Prompting | AssemblyAI | Documentation

Use prompt engineering to control transcription style and improve accuracy for domain-specific terminology. This guide documents best practices for crafting effective prompts for Universal-3-Pro speech transcription.

How prompting works

Universal-3-Pro is a Speech-augmented Large Language Model (SpeechLLM). The architecture is a multi-modal LLM with an audio encoder and LLM decoder designed to understand and process speech, audio, and text inputs in the same workflow.

SpeechLLM prompting works more like selecting modes and knobs than open-ended instruction following.
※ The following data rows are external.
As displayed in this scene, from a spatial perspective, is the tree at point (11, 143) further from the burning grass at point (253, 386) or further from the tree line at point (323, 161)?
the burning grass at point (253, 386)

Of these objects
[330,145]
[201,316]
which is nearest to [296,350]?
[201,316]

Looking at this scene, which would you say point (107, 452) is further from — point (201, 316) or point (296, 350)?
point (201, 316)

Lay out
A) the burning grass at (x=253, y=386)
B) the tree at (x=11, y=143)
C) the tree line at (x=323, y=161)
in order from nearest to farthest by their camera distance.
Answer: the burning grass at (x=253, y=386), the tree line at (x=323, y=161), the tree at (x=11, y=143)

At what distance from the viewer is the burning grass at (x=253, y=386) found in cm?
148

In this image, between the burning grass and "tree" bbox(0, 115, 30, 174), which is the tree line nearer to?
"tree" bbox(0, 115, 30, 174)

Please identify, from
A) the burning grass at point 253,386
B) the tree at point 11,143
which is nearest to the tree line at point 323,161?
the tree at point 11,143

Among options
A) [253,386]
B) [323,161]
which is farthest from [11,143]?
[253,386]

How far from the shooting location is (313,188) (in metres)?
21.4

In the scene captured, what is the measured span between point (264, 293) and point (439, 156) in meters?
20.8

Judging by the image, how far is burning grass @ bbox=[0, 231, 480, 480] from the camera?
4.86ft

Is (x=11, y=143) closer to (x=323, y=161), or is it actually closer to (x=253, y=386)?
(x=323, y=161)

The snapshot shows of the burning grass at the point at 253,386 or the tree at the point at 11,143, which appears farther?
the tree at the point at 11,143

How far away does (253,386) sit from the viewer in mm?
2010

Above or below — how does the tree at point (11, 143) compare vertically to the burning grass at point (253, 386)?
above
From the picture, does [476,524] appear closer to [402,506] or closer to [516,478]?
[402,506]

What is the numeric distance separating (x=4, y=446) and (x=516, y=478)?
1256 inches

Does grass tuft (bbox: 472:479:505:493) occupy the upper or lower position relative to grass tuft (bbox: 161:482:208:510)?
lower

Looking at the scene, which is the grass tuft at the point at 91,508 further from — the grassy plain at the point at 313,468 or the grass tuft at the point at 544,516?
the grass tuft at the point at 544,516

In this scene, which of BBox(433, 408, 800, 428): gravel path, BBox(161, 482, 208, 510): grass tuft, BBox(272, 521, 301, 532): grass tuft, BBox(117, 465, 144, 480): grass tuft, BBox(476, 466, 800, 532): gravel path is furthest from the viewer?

The model is trained primarily to transcribe, then fine-tuned to respond to common transcription instructions for style, speakers, and speech events.

What prompts can do

Capability	Description	Reliability
Verbatim transcription and disfluencies	Include um, uh, false starts, repetitions, stutters	High
Output style and formatting	Control punctuation, capitalization, number formatting	High
Context aware clues	Help with jargon, names, and domain expectations	Medium
Entity accuracy and spelling	Improve accuracy for proper nouns, brands, technical terms	Medium
Speaker attribution	Mark speaker turns and add labels	High
Audio event tags	Mark laughter, music, applause, background sounds	Medium
Code-switching and multilingual	Handle multilingual audio in same transcript	Medium
Numbers and measurements	Control how numbers, percentages, and measurements are formatted	Medium
Difficult audio handling	Guidance for unclear audio, overlapping speech, interruptions	Medium

What prompts cannot reliably do

Limitation	Why
Invent correct spellings	Unknown rare words need hotwords or context injection
Resolve ambiguous audio	The model transcribes what it hears, not what it infers
Perfect proper nouns	Rare names and entities may need a post-processing LLM correction step
Code-switch and Translate	Code-switching preserves language or translates, not both

For consistent proper-noun accuracy or domain vocabulary, you’ll usually need context injection into the prompt, use keyterms prompt to highlight known keyterms, or a post-processing LLM correction step.

Example prompts and behavior

Sample prompt 1: Simple, readable transcription

Transcribe this audio

Characteristics of prompt output:

Without much instruction, the model follows its training data to transcribe a human readable transcript
Audio is transcribed as a human would read it, not including disfluencies, false starts, hesitations, and other speech patterns
No extra weight is given to contextual accuracy of keyterms or in-domain data (i.e. medical), resulting in strong overall WER but higher error rate on rare words

Useful for:

General transcription
Readability and sentence structure
Balanced WER vs contextual accuracy

Sample prompt 2: Enhanced speech patterns and entity accuracy

Transcribe accurately with attention to proper nouns, technical terms,
and natural speech patterns.

Characteristics of prompt output:

With more instruction, the model attempts to add contextual correctness to rare words and entities
Audio is transcribed with more natural speech patterns, including basic disfluencies, false starts, hesitations, and other speech patterns
Extra weight is given to contextual accuracy of keyterms or in-domain data (i.e. medical), resulting in small degradation of WER for lower error rate on rare words

Useful for:

In-domain transcription where you know the general context (i.e. medical, legal, finance, technical)
Basic capture of speech patterns
Higher WER in exchange for contextual accuracy

Sample prompt 3: Maximum speech patterns, context, and multilingual accuracy

Transcribe this audio with beautiful punctuation and formatting.
Include spoken filler words, hesitations, plus repetitions and false starts when clearly spoken.
Use standard spelling and the most contextually correct spelling of all words and names,
brands, drug names, medical terms, person names, and all proper nouns.
Transcribe in the original language mix (code-switching), preserving the words in the language they are spoken.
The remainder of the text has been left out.